A baseball catcher is said to wear the tools of ignorance. A de facto coach who calls plays and directs the game, he’s a rodeo clown at heart, choosing to put his body in harm’s way more than a crash test dummy. The reward? Arthritic knees, jammed fingers from foul tips, and train-wreck collisions at home plate.
What, then, does that say about lacrosse goalies who wear significantly less gear — just a helmet, chest protector, and cup — and face 90-mph shots from as little as seven yards away? “A goalie’s natural reaction is to put his face in front of it,” says men’s lacrosse coach Peter Lasagna. “You have to ask yourself what it says about someone as a human.”
A better question: How can someone — in this case Paul Kazarian ’06 — be smart enough to get into Bates, but stupid enough to put himself in the maelstrom of the goalie’s crease? To paraphrase a line from the cult movieordinary people spend their lives avoiding tense situations. Paul Kazarian spends his life getting into them.

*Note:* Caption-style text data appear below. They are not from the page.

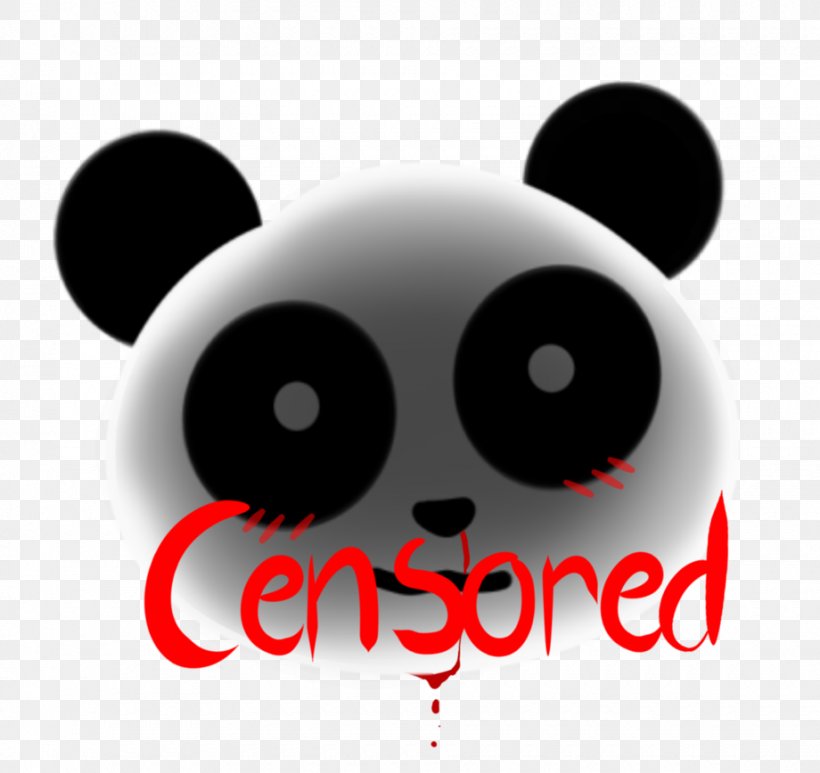 Logo Clip Art Censorship Censor Bars, PNG, 920x868px, Logo, Art, Beep, Bleep Censor, Censor Bars Download Free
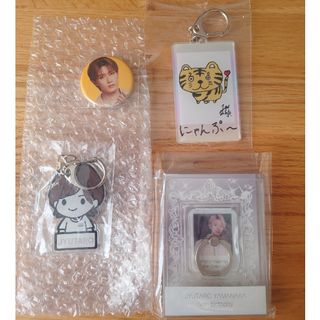 MILK - M!LK ミルクラスタルスティックの通販 by mika｜ミルクならラクマ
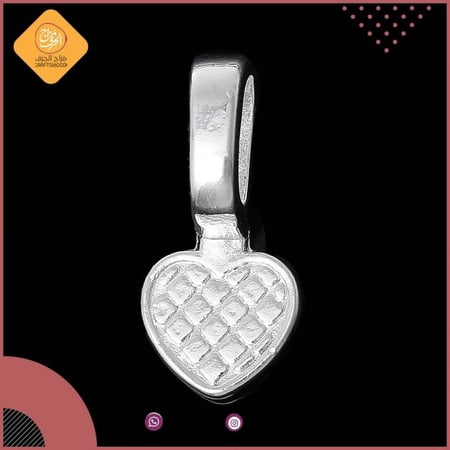 حامل اكسسوارات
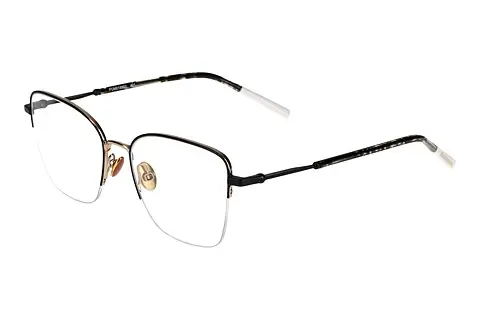 Designerbrillen Scotch and Soda 501023 401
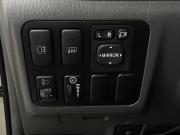 Toyota Land Cruiser Prado 120 Series Рестайлинг Пермь  - изображение 43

Last spring, Bates started out 8-0 and despite a five-game skid finished 9-6, losing to NESCAC champion and national runner-up Middlebury in the conference semifinals. The seventh-seeded Bobcats were the first lower seed to advance to the second round in NESCAC postseason history, upsetting No. 4 Bowdoin 6-5. At one point ranked No. 14 in the country, the Bobcats produced only their second winning season in five years.
“Paul deserves so much credit for what we accomplished,” says Lasagna, named NESCAC Coach of the Year. “A team succeeds or fails depending on the goalie, and Paul loves the excitement/terror of that ultimate responsibility. He delivers three or four ridiculous saves per game that just suck the life out of the other team.” Kazarian’s .591 save percentage ranked him fourth in NESCAC.
The average human reaction time, from recognition to applied movement, is two-tenths of a second. But a hard rubber lacrosse ball shot from 20 feet gets to the net in about .15 seconds, which gives the goalie no chance. He’s Popeye without spinach.
“I throw every body part at the ball, my feet, my elbow, my arm, my head, whatever,” says Kazarian. “It just finds a way to hit me.”
Yet his success has almost nothing to do with luck. It’s a science as sweet as boxing, except Kazarian is the punching bag.
Circling the 6-by-6 cage, attackers rotate the ball with laser-beam speed and – bang! – a sport played in the spirit of bumper cars becomes a chess match. The shooter hides the ball behind his head, then whips his stick down in the shape of a Nike swoosh. His shot rips through a tangled screen of legs, arms, and heads. All is confusion, except Kazarian’s thoughts. “You immediately go to the scouting report,” Kazarian says. “What has coach told me about this guy? What have I already seen?
“Does this kid go low to high, or high to low? Is it going to go away from me? Or to a low corner? If I were seven yards away from me right now and had all the time in the world, where could I put the ball by me?”
Perhaps the smartest player on Bates’ AstroTurf field, Kazarian typifies conventional wisdom the way Paris Hilton gives blondes a good name. Here are snippets from the scouting report on the senior whom friends call “PK,” which at best guess stands for Pure Krazy.
A native of Providence, R.I., Kazarian had been coached by Lasagna at Brown University lacrosse camps since seventh grade. “Apparently he still loves the sound of my voice yelling at him,” jokes Lasagna, who came to Lewiston in 2001 after 18 seasons at his alma mater.
As much as Kazarian wants to play in a championship game next year, he talks more about becoming a lobsterman next Short Term. “Do you think Bates will pay for a boat so I can do an independent study?”
There is no such thing as a backyard game: Wanting a Nerf hoop for his dorm room, Kazarian returned to campus with a regulation 10-foot basket. (He and his roommate hacksawed the pipe to make it fit.)
This July he’ll play in a Wiffle ball tournament on Long Island in hopes of qualifying for a national tournament.
This past June, playing for Bates at the multi-sport, multi-activity Renaissance Games at the University of Rhode Island, he put the penalty flag in flag football. “He laid a kid out,” says Bates friend Tyler Paul ’06. “He left his feet and just speared him. It was amazing.”
Kazarian played hockey in high school, but not goalie. “Too much padding,” he says. “Lacrosse goalies look tougher. Hockey goalies are mostly out-of-shape European guys.”
If you can’t find PK on campus, chances are he’s in the trainer’s office soaking in an ice bath. This stuntman, after all, has the leading role.
“I never want to be the guy people worry about in a big situation,” Kazarian says. “My teammates understand the sacrifices I make, and when they storm the field and I’m the first one they go to, it’s definitely worth being hit a couple times.”
Lasagna says it best: “There are not many Paul Kazarians walking around.”
Coach, it’s amazing he can still walk.